The Phytium-designed FTP part has 64 cores distributed over eight eight-core 'panels' each featuring its own memory controller unit (MCU), 2MB L2 cache per every four cores, and 32KB L1 cache per core. The 64-core FTP operates at 2.20 GHz and delivers 614.4 FP64 GFLOPS performance. To put the number into contest, Fujitsu's 48-core A64FX processor for the Fugaku supercomputer has a theoretical peak performance of 3.3792 FP64 TFLOPS. Meanwhile, the MTP has four 'super nodes' featuring 32 cores and two MCUs per node. The report does not disclose power consumption of FTP and MTP, it also omits peak performance of the latter.

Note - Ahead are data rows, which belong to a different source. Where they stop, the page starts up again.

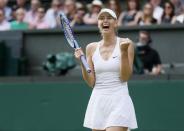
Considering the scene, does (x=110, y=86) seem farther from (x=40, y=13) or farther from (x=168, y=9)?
(x=40, y=13)

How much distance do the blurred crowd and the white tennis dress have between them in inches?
199

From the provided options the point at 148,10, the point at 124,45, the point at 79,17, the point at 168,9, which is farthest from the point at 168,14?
the point at 124,45

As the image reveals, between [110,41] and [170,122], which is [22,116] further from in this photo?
[110,41]

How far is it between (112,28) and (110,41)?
14 cm

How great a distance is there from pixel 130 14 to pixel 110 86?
225 inches

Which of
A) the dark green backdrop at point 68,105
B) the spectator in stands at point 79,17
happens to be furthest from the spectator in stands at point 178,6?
the dark green backdrop at point 68,105

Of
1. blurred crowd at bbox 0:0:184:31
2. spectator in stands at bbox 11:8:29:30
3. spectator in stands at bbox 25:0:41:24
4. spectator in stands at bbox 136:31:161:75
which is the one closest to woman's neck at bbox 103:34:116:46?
spectator in stands at bbox 136:31:161:75

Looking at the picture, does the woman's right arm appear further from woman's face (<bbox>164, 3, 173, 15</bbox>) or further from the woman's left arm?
woman's face (<bbox>164, 3, 173, 15</bbox>)

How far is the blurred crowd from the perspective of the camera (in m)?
11.8

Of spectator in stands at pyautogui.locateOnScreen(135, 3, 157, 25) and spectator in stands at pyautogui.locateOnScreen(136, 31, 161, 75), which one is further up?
spectator in stands at pyautogui.locateOnScreen(135, 3, 157, 25)

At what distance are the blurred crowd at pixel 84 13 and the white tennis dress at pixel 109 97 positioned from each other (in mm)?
5064

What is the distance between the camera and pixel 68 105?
10508mm

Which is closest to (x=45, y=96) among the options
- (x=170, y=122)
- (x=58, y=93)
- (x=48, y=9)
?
(x=58, y=93)

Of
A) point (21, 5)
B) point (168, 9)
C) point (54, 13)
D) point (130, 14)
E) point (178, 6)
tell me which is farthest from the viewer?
point (21, 5)
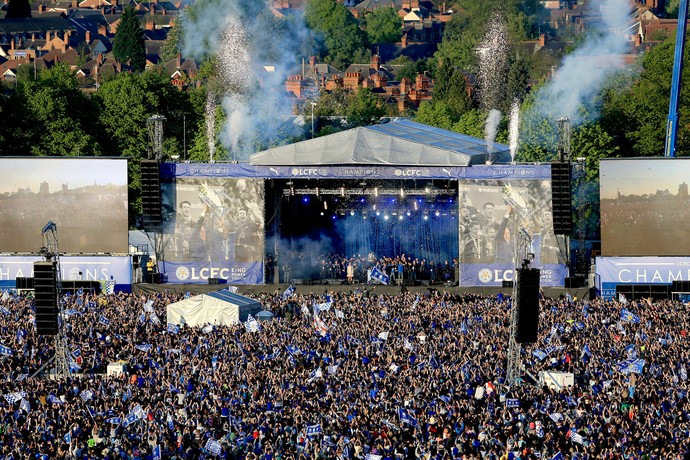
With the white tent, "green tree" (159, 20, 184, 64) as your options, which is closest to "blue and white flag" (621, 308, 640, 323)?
the white tent

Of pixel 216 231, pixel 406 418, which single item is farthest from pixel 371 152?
pixel 406 418

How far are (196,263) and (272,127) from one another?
2752cm

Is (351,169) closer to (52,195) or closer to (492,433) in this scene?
(52,195)

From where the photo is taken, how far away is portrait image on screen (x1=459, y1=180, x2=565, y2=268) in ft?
181

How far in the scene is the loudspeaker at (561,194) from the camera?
5325 centimetres

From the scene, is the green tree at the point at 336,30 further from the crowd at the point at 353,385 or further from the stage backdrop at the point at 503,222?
the crowd at the point at 353,385

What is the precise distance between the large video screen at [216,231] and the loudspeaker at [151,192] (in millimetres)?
847

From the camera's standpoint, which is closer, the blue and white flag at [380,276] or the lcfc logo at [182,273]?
the blue and white flag at [380,276]

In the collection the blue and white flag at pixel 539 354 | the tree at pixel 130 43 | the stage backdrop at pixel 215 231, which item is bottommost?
the blue and white flag at pixel 539 354

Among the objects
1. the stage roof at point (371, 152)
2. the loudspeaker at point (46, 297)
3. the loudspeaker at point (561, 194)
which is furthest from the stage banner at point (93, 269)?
the loudspeaker at point (561, 194)

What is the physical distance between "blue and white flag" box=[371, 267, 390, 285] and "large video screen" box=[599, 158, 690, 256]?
7544 mm

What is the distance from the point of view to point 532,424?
33.2m

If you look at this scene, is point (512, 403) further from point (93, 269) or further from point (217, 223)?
point (93, 269)

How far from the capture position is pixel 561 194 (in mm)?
53406
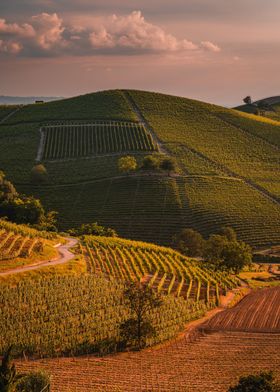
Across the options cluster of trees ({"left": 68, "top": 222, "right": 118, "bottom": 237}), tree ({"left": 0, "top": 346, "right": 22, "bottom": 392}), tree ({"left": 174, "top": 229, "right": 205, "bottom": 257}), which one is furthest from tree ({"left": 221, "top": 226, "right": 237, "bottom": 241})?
tree ({"left": 0, "top": 346, "right": 22, "bottom": 392})

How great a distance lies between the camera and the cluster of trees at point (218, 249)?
70.7 meters

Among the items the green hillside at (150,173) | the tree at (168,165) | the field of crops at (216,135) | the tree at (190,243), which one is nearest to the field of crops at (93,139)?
the green hillside at (150,173)

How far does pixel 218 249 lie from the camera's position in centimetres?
7331

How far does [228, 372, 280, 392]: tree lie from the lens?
98.6 feet

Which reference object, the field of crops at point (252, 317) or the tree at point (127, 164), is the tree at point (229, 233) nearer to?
the field of crops at point (252, 317)

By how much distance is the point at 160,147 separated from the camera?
130000 millimetres

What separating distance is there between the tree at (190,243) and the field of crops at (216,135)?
3081 centimetres

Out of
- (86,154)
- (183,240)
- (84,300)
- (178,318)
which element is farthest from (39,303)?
(86,154)

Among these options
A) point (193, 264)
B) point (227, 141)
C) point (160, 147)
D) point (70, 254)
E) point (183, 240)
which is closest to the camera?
point (70, 254)

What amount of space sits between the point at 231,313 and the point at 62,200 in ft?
192

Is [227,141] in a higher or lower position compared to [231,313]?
higher

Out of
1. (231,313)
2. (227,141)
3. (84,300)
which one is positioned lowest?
(231,313)

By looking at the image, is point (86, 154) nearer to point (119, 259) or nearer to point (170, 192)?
point (170, 192)

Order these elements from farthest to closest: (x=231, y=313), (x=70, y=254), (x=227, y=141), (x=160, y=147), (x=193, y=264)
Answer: (x=227, y=141) < (x=160, y=147) < (x=193, y=264) < (x=70, y=254) < (x=231, y=313)
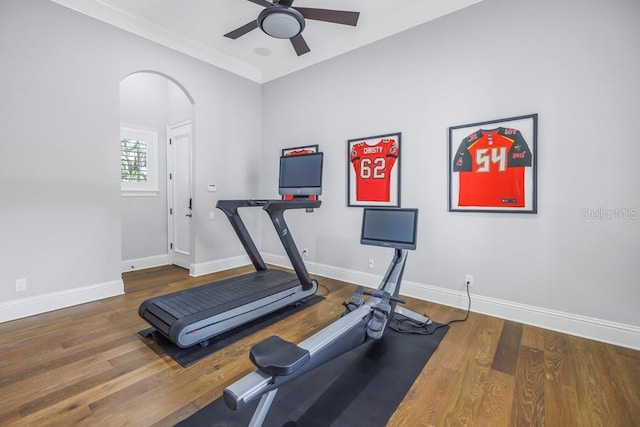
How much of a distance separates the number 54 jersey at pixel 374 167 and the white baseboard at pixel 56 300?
327 cm

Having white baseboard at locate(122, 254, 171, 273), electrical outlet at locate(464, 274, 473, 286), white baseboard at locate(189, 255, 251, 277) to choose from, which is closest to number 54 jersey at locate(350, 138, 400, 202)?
electrical outlet at locate(464, 274, 473, 286)

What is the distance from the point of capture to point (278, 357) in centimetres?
152

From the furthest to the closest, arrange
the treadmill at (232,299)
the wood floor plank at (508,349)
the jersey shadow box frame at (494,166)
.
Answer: the jersey shadow box frame at (494,166), the treadmill at (232,299), the wood floor plank at (508,349)

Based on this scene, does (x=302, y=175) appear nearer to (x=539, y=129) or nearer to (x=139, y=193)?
(x=539, y=129)

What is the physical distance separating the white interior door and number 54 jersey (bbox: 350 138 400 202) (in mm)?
2638

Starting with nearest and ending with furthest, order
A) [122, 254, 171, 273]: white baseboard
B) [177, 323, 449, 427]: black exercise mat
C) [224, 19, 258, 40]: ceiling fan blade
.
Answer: [177, 323, 449, 427]: black exercise mat < [224, 19, 258, 40]: ceiling fan blade < [122, 254, 171, 273]: white baseboard

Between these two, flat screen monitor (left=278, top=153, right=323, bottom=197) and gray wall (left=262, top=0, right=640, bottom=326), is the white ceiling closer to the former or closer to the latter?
gray wall (left=262, top=0, right=640, bottom=326)

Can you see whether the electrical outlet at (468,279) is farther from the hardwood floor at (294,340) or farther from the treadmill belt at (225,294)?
the treadmill belt at (225,294)

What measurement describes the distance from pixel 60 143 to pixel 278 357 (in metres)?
3.33

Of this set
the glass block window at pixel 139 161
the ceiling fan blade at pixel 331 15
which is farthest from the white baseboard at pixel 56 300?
the ceiling fan blade at pixel 331 15

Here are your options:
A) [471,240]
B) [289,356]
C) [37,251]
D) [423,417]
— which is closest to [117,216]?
[37,251]

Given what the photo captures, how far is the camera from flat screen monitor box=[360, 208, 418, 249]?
2.73 meters

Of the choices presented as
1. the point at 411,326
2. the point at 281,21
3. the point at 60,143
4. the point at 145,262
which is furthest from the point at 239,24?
the point at 411,326

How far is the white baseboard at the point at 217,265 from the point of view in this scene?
4.41m
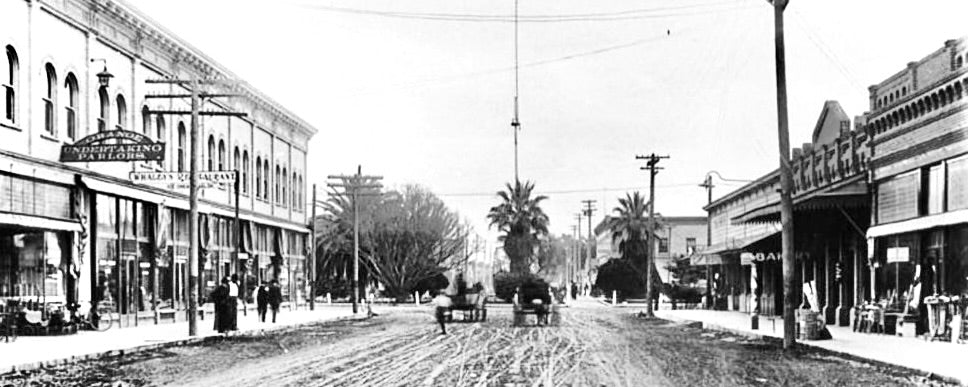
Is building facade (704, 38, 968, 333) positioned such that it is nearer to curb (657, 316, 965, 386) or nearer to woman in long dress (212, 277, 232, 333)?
curb (657, 316, 965, 386)

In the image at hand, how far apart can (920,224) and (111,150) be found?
19648 millimetres

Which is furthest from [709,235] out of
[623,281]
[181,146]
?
[181,146]

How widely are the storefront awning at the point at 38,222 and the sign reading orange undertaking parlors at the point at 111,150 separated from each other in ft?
5.56

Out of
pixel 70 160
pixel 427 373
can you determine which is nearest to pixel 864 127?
pixel 427 373

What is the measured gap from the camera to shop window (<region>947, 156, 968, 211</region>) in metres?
27.3

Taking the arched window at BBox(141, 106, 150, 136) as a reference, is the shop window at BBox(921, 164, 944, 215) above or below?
below

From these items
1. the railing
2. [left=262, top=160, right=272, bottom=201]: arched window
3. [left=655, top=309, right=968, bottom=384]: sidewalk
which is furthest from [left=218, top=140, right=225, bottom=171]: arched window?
[left=655, top=309, right=968, bottom=384]: sidewalk

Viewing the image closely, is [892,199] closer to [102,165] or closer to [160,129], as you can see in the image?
[102,165]

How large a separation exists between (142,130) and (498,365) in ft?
67.9

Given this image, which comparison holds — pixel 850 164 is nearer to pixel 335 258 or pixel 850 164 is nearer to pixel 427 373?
pixel 427 373

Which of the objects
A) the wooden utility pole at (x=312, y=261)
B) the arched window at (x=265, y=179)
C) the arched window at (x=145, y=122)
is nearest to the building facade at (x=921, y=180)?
the arched window at (x=145, y=122)

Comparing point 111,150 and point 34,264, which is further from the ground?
point 111,150

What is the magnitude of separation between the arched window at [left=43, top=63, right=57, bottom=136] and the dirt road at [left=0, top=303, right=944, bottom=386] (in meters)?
7.02

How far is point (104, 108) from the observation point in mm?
36156
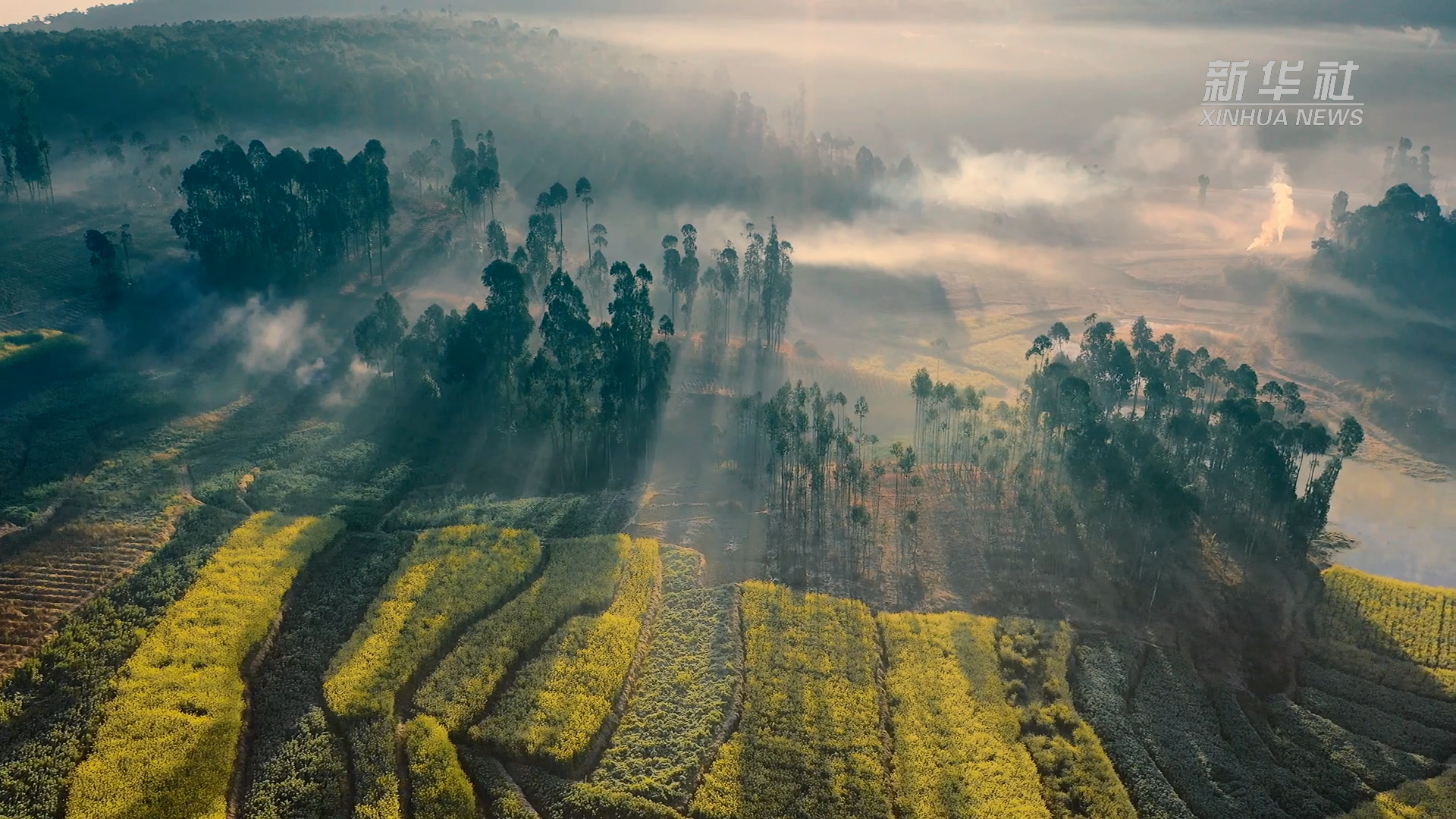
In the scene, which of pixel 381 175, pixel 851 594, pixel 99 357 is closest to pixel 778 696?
pixel 851 594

To test the supercomputing architecture, the researchers used a CNN AI workload with a single sample input, but found that the node is "weak and the processor performance itself cannot be fully exerted." Meanwhile, CNN performance with multiple inputs was found to be considerably better as there was a "huge improvement of both two processes (GEMM and Conv2D with the increase in input samples." Still, while FTP could approach its peak performance, MTP could not be fully exploited because of low memory bandwidth.
"We evaluated the training performance of CNN on the Tianhe-3 prototype," the abstract description of the performance evaluation reads (opens in new tab). "The performance of image convolution and matrix multiplication on the FTP and MTP was tested to evaluate the single-node performance, and the Allreduce element was tested to evaluate the scalability of the distributed training on the prototype cluster. We also qualitatively analyzed the performance bottlenecks of CNN on the FTP and MTP processors by Roofline model and provided some optimization suggestions for improving the CNN on the Tianhe-3 prototype."
It is noteworthy that unlike upcoming exascale supercomputers developed in the U.S., Tianhe-3 was not optimized for AI workloads, so the very fact that it can run them is significant. Meanwhile, peak FP64 performance of the Phytium 2000+does not seem to be very high when compared to Fujitsu's A64FX, so it remains to be seen whether it is reasonable to use such a CPU for exascale systems. Furthermore, with Phytium blacklisted by the U.S. government, it is unclear if the CPU developer can use a more advanced fabrication process to scale its Arm architecture for supercomputers to gain performance and lower power consumption.